それに比べると、京浜東北線は都心の一部と神奈川、埼玉県の都心側を移動する人しか使わない。山手線よりはどうしても優先度は下がってしまう。

確かに京浜東北線も首都圏の中では有数の利用者が多い路線である。一度電車が運転見合わせになってしまえば、多大な人へ悪い影響が出てしまうのは事実。正常なダイヤでの運行はかなり重要だ。

とはいえ、山手線の方は京浜東北線よりも増して重要な位置づけとなっているのも確か。2路線を比較すると、どうしても山手線の方が一歩リードするために京浜東北線へのホームドア設置が遅れてしまうことになっている。




ホームドアが作れない理由は?

そもそも、どうして京浜東北線では主要な駅にしかホームドアが設置される予定がないのか。どんな理由があるために、すべての駅に付けるのが難しい状態となっているのか。

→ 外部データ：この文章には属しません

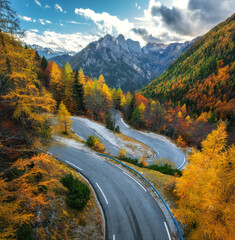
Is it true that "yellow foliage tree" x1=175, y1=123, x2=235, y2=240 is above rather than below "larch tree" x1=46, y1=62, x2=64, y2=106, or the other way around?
below

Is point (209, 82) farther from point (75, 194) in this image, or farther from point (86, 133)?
point (75, 194)

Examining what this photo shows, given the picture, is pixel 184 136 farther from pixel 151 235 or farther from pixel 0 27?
pixel 0 27

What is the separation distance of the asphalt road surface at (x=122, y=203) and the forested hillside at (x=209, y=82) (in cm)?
6782

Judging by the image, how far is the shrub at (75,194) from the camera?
363 inches

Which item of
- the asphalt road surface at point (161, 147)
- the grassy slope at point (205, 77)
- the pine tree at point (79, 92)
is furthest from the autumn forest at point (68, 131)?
the asphalt road surface at point (161, 147)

最大の要因はコストの大きさだ。仮に京浜東北線内の35あるすべての駅に可動式ホームドアを整備することとなると、総コストは約700億円はかかると考えられる。地下鉄1路線の建設に1000億円近くの建設費がかかるといわれているので、1つの路線を作るくらいの巨大な資金を必要とする。

JR東日本は黒字幅が大きく巨大な資産を保有としているとはいえ、さすがにホームドアだけでこれほどの巨額のお金を費やすのは困難なのが現状だ。